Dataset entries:
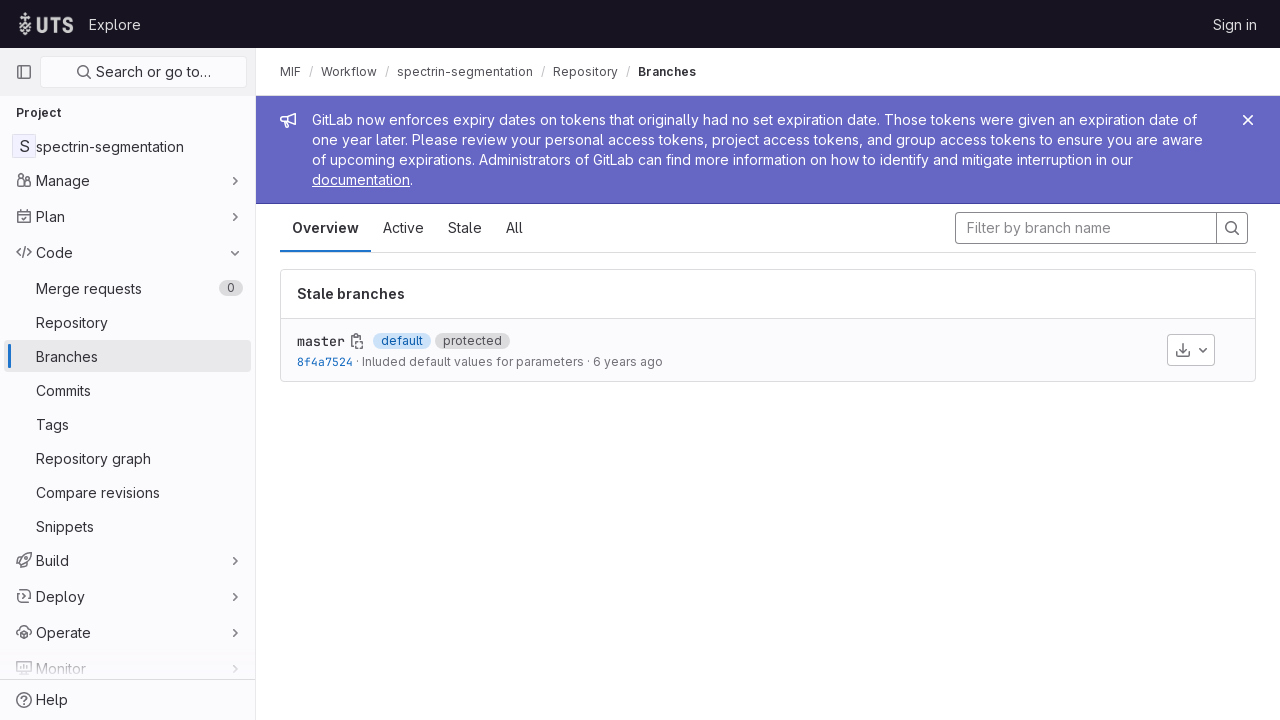

--- FILE ---
content_type: text/css; charset=utf-8
request_url: https://code.research.uts.edu.au/assets/page_bundles/branches-9697ef747fc7b79eb4c1af9e2207b60678c5e22b244a5888dfd5b5ffac5ab717.css
body_size: 460
content:
@keyframes blinking-dot{0%{opacity:1}25%{opacity:.4}75%{opacity:.4}100%{opacity:1}}@keyframes gl-spinner-rotate{0%{transform:rotate(0)}100%{transform:rotate(360deg)}}@keyframes gl-keyframes-skeleton-loader{0%{background-position-x:-32rem}100%{background-position-x:32rem}}.branch-info{flex:auto;min-width:0;overflow:hidden}.divergence-graph .graph-side{width:80px}.divergence-graph .graph-side.full{width:161px}.divergence-graph .graph-side .bar{height:4px;background-color:#dcdcde}.divergence-graph .graph-side .count{font-size:12px}.divergence-graph .graph-separator{width:1px;height:18px;background-color:#dcdcde}.divergence-graph,.branch-item .controls{flex:0 0 auto;white-space:nowrap}.branches-list .branch-item:not(:last-of-type){border-bottom:1px solid #dcdcde}.gl-dark .branches-list .branch-item:not(:last-of-type){border-bottom-color:#434248}.branch-item .issuable-reference{max-width:92px}@media(min-width: 768px){.branch-item .right-block{min-width:200px}}
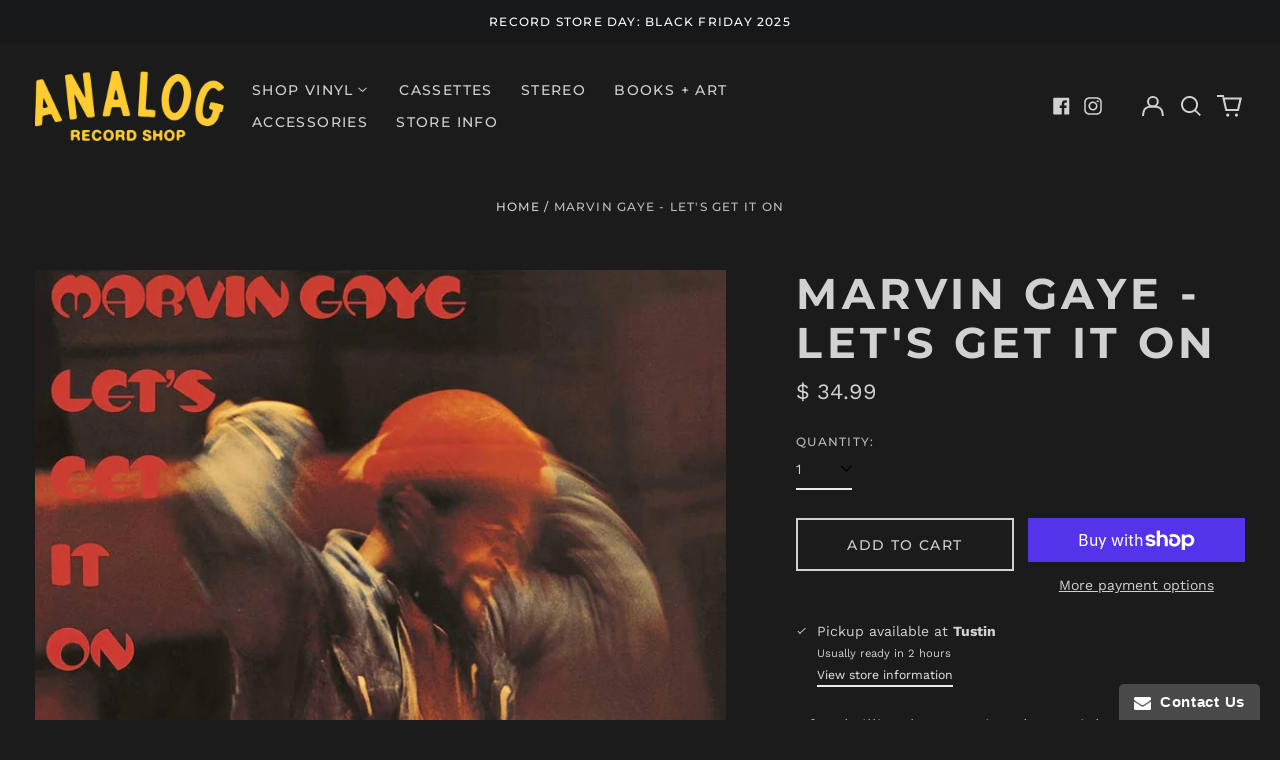

--- FILE ---
content_type: text/html; charset=utf-8
request_url: https://www.analogrecordshop.com//variants/39292914204872/?section_id=store-availability
body_size: 2
content:
<div id="shopify-section-store-availability" class="shopify-section"><script type="application/json" data-availability-json>{
    "variant": 39292914204872,
    
      "availability": {
        "closest_location": {
          "available": true,
          "pickup_text": "Pickup available at <strong>Tustin</strong>",
          "pickup_time": "Usually ready in 2 hours",
          "modal_text": "View store information"
        },
        "list": [
          {
              "available": true,
              "name": "Tustin",
              "text": "Pickup available, usually ready in 2 hours",
              "address": "<p>12872 Newport Ave<br>Tustin CA 92780<br>United States</p>",
              "phone": "7142657533"
            }
          
        ]
      }
    
  }
</script>
</div>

* **Task objective**
Output the data exactly as it is, with the pictures dropped.

* **Response below**
--- FILE ---
content_type: text/css; charset=utf-8
request_url: https://code.research.uts.edu.au/assets/page_bundles/branches-9697ef747fc7b79eb4c1af9e2207b60678c5e22b244a5888dfd5b5ffac5ab717.css
body_size: 460
content:
@keyframes blinking-dot{0%{opacity:1}25%{opacity:.4}75%{opacity:.4}100%{opacity:1}}@keyframes gl-spinner-rotate{0%{transform:rotate(0)}100%{transform:rotate(360deg)}}@keyframes gl-keyframes-skeleton-loader{0%{background-position-x:-32rem}100%{background-position-x:32rem}}.branch-info{flex:auto;min-width:0;overflow:hidden}.divergence-graph .graph-side{width:80px}.divergence-graph .graph-side.full{width:161px}.divergence-graph .graph-side .bar{height:4px;background-color:#dcdcde}.divergence-graph .graph-side .count{font-size:12px}.divergence-graph .graph-separator{width:1px;height:18px;background-color:#dcdcde}.divergence-graph,.branch-item .controls{flex:0 0 auto;white-space:nowrap}.branches-list .branch-item:not(:last-of-type){border-bottom:1px solid #dcdcde}.gl-dark .branches-list .branch-item:not(:last-of-type){border-bottom-color:#434248}.branch-item .issuable-reference{max-width:92px}@media(min-width: 768px){.branch-item .right-block{min-width:200px}}

--- FILE ---
content_type: text/html; charset=utf-8
request_url: https://www.analogrecordshop.com//variants/39292914204872/?section_id=store-availability
body_size: 2
content:
<div id="shopify-section-store-availability" class="shopify-section"><script type="application/json" data-availability-json>{
    "variant": 39292914204872,
    
      "availability": {
        "closest_location": {
          "available": true,
          "pickup_text": "Pickup available at <strong>Tustin</strong>",
          "pickup_time": "Usually ready in 2 hours",
          "modal_text": "View store information"
        },
        "list": [
          {
              "available": true,
              "name": "Tustin",
              "text": "Pickup available, usually ready in 2 hours",
              "address": "<p>12872 Newport Ave<br>Tustin CA 92780<br>United States</p>",
              "phone": "7142657533"
            }
          
        ]
      }
    
  }
</script>
</div>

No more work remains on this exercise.